The Draped Bust Quarter

Mint Director Henry DeSaussure asked Gilbert Stuart, a known portrait artist, to create a design for new coins. Stuart reportedly used a Philadelphia socialite of great beauty called Ann Willing Bingham as a model for the portrait to be featured on the obverse of the coin. Unfortunately, the actual representation on the coin didn’t do Mrs. Bingham any justice. But nevertheless, the coins were issued beginning in 1796.

Draped Bust Quarter Design

The Draped Bust quarter features a portrait on the obverse that was circled by 15 stars. The words LIBERTY form on arch above while the date is located below. The reverse of the coin shows an eagle with clouds and a wreath of olive and palm branches. Encircling the wreath are the words UNITED STATES OF AMERICA. This particular design became known as Draped Bust, Small Eagle and was only produced in small amounts.

In fact, the quarter didn’t appear again in US coinage until 1804 because other coins offered the same purchasing power. When it reappeared, the Dropped Bust coin now featured a larger eagle based on the Great Seal of the United States. The image of Liberty remained the same, but the number of stars were reduced to 13 to represent the original states. This design was known as the Draped Bust, Heraldic Eagle.

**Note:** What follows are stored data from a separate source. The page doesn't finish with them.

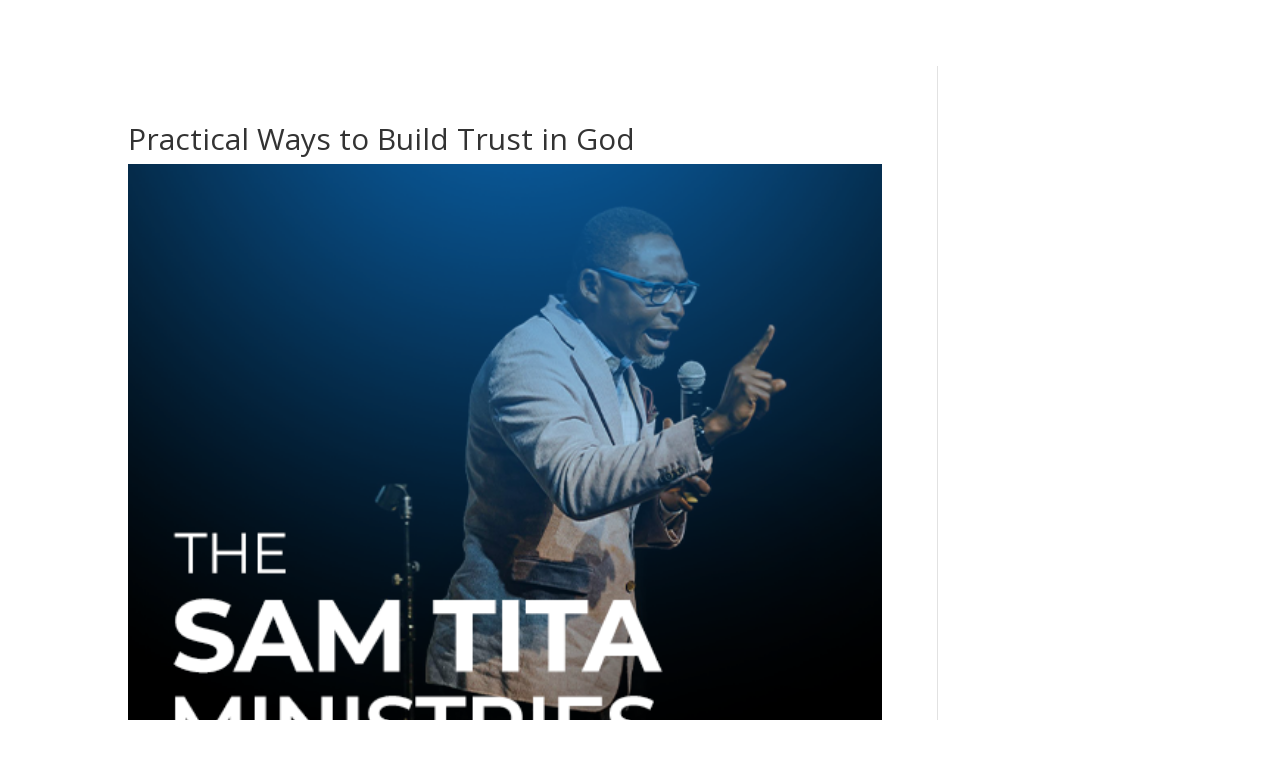

--- FILE ---
content_type: text/css
request_url: https://www.samtita.com/wp-content/cache/wpfc-minified/86lruu8k/h6ah.css
body_size: 1607
content:
.dipe-cf7 *{-webkit-box-sizing:border-box;box-sizing:border-box}.dipe-cf7 .wpcf7 form{position:relative}.dipe-cf7 .wpcf7-form .wpcf7-submit{display:block!important}.dipe-cf7 .wpcf7 form .dp-col>label,.dipe-cf7 .wpcf7 form>label{display:block}.dipe-cf7 .wpcf7 .dipe-cf7 .wpcf7-control-wrap{width:100%;display:block}.dipe-cf7 .wpcf7 input:not([type=submit]):focus,.dipe-cf7 .wpcf7 select:focus,.dipe-cf7 .wpcf7 textarea:focus{border-color:#eaeaea;outline:0;-webkit-box-shadow:none;box-shadow:none}.dipe-cf7 .wpcf7 input:not([type=submit]):not([type=checkbox]):not([type=radio]),.dipe-cf7 .wpcf7 select,.dipe-cf7 .wpcf7 textarea{width:100%;max-width:100%;padding:.75em;border-style:solid}.dipe-cf7 .wpcf7 input[type=file]{color:#666;height:auto;border:1px solid #eaeaea;background:#fafafa;-webkit-box-shadow:none;box-shadow:none;-webkit-transition:all .2s linear;-o-transition:all .2s linear;transition:all .2s linear;border-radius:2px;-webkit-box-sizing:border-box;box-sizing:border-box}.dipe-cf7.dipe-cf7-cr .wpcf7 input[type=checkbox],.dipe-cf7.dipe-cf7-cr .wpcf7 input[type=radio]{display:inline-block;position:relative;visibility:hidden;clear:none;cursor:pointer;line-height:0;height:1.2em;margin:-3px 4px 0 0;outline:0;padding:0;border-radius:.2em;text-align:center;vertical-align:middle;width:1.4em;min-width:1.4em;-webkit-transition:all .2s linear;-o-transition:all .2s linear;transition:all .2s linear}.dipe-cf7 input[type=range]{background:0 0!important;border:none!important;padding-left:0!important;padding-right:0!important}.dipe-cf7.dipe-cf7-cr .wpcf7-acceptance input[type=checkbox]+span:before,.dipe-cf7.dipe-cf7-cr .wpcf7-acceptance input[type=checkbox]:checked+span:before,.dipe-cf7.dipe-cf7-cr .wpcf7-checkbox input[type=checkbox]+span:before,.dipe-cf7.dipe-cf7-cr .wpcf7-checkbox input[type=checkbox]:checked+span:before,.dipe-cf7.dipe-cf7-cr .wpcf7-radio input[type=radio]+span:before{-webkit-box-sizing:content-box;box-sizing:content-box}.dipe-cf7.dipe-cf7-cr .wpcf7-acceptance input[type=checkbox],.dipe-cf7.dipe-cf7-cr .wpcf7-checkbox input[type=checkbox],.dipe-cf7.dipe-cf7-cr .wpcf7-radio input[type=radio]{display:none}.dipe-cf7.dipe-cf7-cr .wpcf7-acceptance input[type=checkbox]+span:before,.dipe-cf7.dipe-cf7-cr .wpcf7-checkbox input[type=checkbox]+span:before,.dipe-cf7.dipe-cf7-cr .wpcf7-radio input[type=radio]:not(:checked)+span:before{background-color:#fff}.dipe-cf7.dipe-cf7-cr .wpcf7-acceptance input[type=checkbox]+span:before,.dipe-cf7.dipe-cf7-cr .wpcf7-checkbox input[type=checkbox]+span:before,.dipe-cf7.dipe-cf7-cr .wpcf7-radio input[type=radio]+span:before{border:1px solid #d1d8de;width:14px;height:14px}.dipe-cf7.dipe-cf7-cr .wpcf7-radio input[type=radio]:checked+span:before{-webkit-box-shadow:inset 0 0 0 4px #fff;box-shadow:inset 0 0 0 4px #fff}.dipe-cf7.dipe-cf7-cr .wpcf7-radio input[type=radio]+span:before{border-radius:100%;background-color:#d1d8de}.dipe-cf7.dipe-cf7-cr .wpcf7-acceptance input[type=checkbox]+span:before,.dipe-cf7.dipe-cf7-cr .wpcf7-checkbox input[type=checkbox]+span:before,.dipe-cf7.dipe-cf7-cr .wpcf7-radio input[type=radio]+span:before{content:"";display:inline-block;vertical-align:middle;margin-right:10px;text-align:center}.dipe-cf7.dipe-cf7-cr .wpcf7-acceptance input[type=checkbox]:checked+span:before,.dipe-cf7.dipe-cf7-cr .wpcf7-checkbox input[type=checkbox]:checked+span:before{content:"\2714";line-height:1.2}.dipe-cf7-button-center input.wpcf7-form-control.wpcf7-submit,.dipe-cf7-button-justify input.wpcf7-form-control.wpcf7-submit,.dipe-cf7-button-left input.wpcf7-form-control.wpcf7-submit,.dipe-cf7-button-right input.wpcf7-form-control.wpcf7-submit{display:-ms-flexbox;-js-display:flex;display:flex;width:auto}.dipe-cf7 .wpcf7 input[type=submit]{font-size:14px;letter-spacing:.6px;width:auto;font-size:16px;padding:10px 22px;border-radius:3px;border-style:solid;border-color:#2ea3f2;color:#fff;background-color:#2ea3f2;-webkit-appearance:button;cursor:pointer}.dipe-cf7 .wpcf7 input[type=submit][disabled]{cursor:not-allowed}.dipe-cf7 .wpcf7 div.wpcf7-response-output{margin:0}@media only screen and (min-width:769px){.dipe-cf7-col,.dvppl-cf7-col{display:-ms-flexbox;display:flex}.dipe-cf7-col>p,.dipe-cf7-col>span,.dipe-cf7-col label,.dvppl-cf7-col>p,.dvppl-cf7-col>span,.dvppl-cf7-col label{-ms-flex-positive:1;flex-grow:1;padding:0 10px}}.dipe-form-header{display:-ms-flexbox;display:flex;-ms-flex-align:center;align-items:center}.dipe-form-header-icon,.dipe-form-header-image{position:relative;display:-ms-flexbox;display:flex;-ms-flex:auto 0;flex:auto 0;-ms-flex-align:center;align-items:center;-ms-flex-pack:center;justify-content:center;overflow:hidden;width:60px;height:60px;margin-right:20px;border-radius:50% 50%}.dipe-form-header-icon span{font-size:32px!important}.dipe-form-header-title{font-size:32px;font-weight:600}.dipe-form-header-text{margin-top:8px;opacity:.7;font-size:15px}.dipe-cf7-button-center .wpcf7-form button.wpcf7-submit,.dipe-cf7-button-center .wpcf7-form input[type=submit]{margin-left:auto!important;margin-right:auto!important}.dipe-cf7-button-right .wpcf7-form button.wpcf7-submit,.dipe-cf7-button-right .wpcf7-form input[type=submit]{margin-left:auto!important}.dipe-cf7-button-left .wpcf7-form button.wpcf7-submit,.dipe-cf7-button-left .wpcf7-form input[type=submit]{margin-right:auto!important}.dssb-sharing-buttons{display:-ms-flexbox;display:flex;-webkit-box-sizing:border-box;box-sizing:border-box;-ms-flex:0 1 auto;flex:0 1 auto;-ms-flex-wrap:wrap;flex-wrap:wrap}.dssb-sharing-buttons .dssb-sharing-button a{display:-ms-flexbox;display:flex;-ms-flex-align:center;align-items:center}.dssb-sharing-button{border-style:solid}.dssb-sharing-text{color:#fff;font-size:14px;width:100%}@media print{@page{margin:72px 72px 138px 72px}body{print-color-adjust:exact;-webkit-print-color-adjust:exact}*{visibility:hidden;margin:0;padding:0}img{page-break-before:auto;page-break-after:auto;page-break-inside:avoid}a{color:#000;word-wrap:break-word}a[href^="#"]:after,a[href^=javascript]:after{display:none}a:after{content:"(" attr(href) ")"}q:after{content:"(Source: " attr(cite) ")"}table,tr{page-break-inside:avoid;page-break-after:auto}table tfoot thead{-webkit-column-break-inside:auto;page-break-inside:auto;break-inside:auto;overflow:hidden}#main-footer{display:none}#et-main-area *{visibility:visible}.dssb-sharing-button,.dssb-sharing-title{display:none}}.dssb_sharing_button{margin-bottom:0!important}

--- FILE ---
content_type: application/javascript; charset=UTF-8
request_url: https://www.samtita.com/wp-content/plugins/wp-spamshield/js/jscripts.php
body_size: 950
content:
function wpss_set_ckh(n,v,e,p,d,s){var t=new Date;t.setTime(t.getTime());if(e){e=e*1e3}var u=new Date(t.getTime()+e);document.cookie=n+'='+escape(v)+(e?';expires='+u.toGMTString()+';max-age='+e/1e3+';':'')+(p?';path='+p:'')+(d?';domain='+d:'')+(s?';secure':'')}function wpss_init_ckh(){wpss_set_ckh('630644455edb8f69c77b8b7f398cc5ba','d78f447326ed8b9051ece2b59936f55d','14400','/','www.samtita.com','secure');wpss_set_ckh('SJECT2602','CKON2602','3600','/','www.samtita.com','secure');}wpss_init_ckh();jQuery(document).ready(function($){var h="form[method='post']";$(h).submit(function(){$('<input>').attr('type','hidden').attr('name','5edefb020b461a32b62a96bf51348fb5').attr('value','9f2f9ccf9bc20d7eea30f8e29382d95c').appendTo(h);return true;})});
// Generated in: 0.000194 seconds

The eagle in the Heraldic Eagle quarter had a shield superimposed on its breast while a banner in its beak bore the words E PLURIBUS UNUM. It also grasps a sheaf of arrows and an olive branch, two symbolic items. This design was in production for just four years.

Quarters never really gained a strong footing, and production was shelved again after the production of 1807 coins. The coins would make an appearance again in 1815 sporting a new design.

The Capped Bust Quarter

Chaos in Europe brought many new settlers to the United States. Among them was a German engraver called John Reich, who applied for a job at the US Mint and was hired in 1807. The Capped Bust quarter is his design.

Capped Bust Quarter Design

Reich injected Europe into his design. The obverse of the coin shows a quite buxom Liberty surrounded by 13 stars with the date placed below. She is wearing a mob cap inscribed with the word LIBERTY.

The reverse of the coin features an eagle with its wings outstretched, perched on a branch, and holding three arrows. The Union Shield is also on its breast and the words E PLURIBUS UNUM written on a scroll above it. The words UNITED STATES OF AMERICA appear on the border.

Capped Bust quarters were produced for 11 years, but only in small quantities. The end of its production also marked the end for the first building of the Philadelphia Mint. A new building was being constructed and with that came a new design by Mint Engraver William Kneass.

The Capped Bust, Small Diameter quarter was produced in 1831. Like its name suggests, it is smaller than its predecessor and comes without the motto E PLURIBUS UNUM. The Small Diameter coin was only struck for eight years, but all in the Philadelphia Mint. What makes this particular coin special is the mechanical improvements it made, which became the basis of all US coins created after 1836.

Although considered “advanced”, the coin would stop being produced in 1838 to make way for a new Seated Liberty Design by Christian Gobrecht.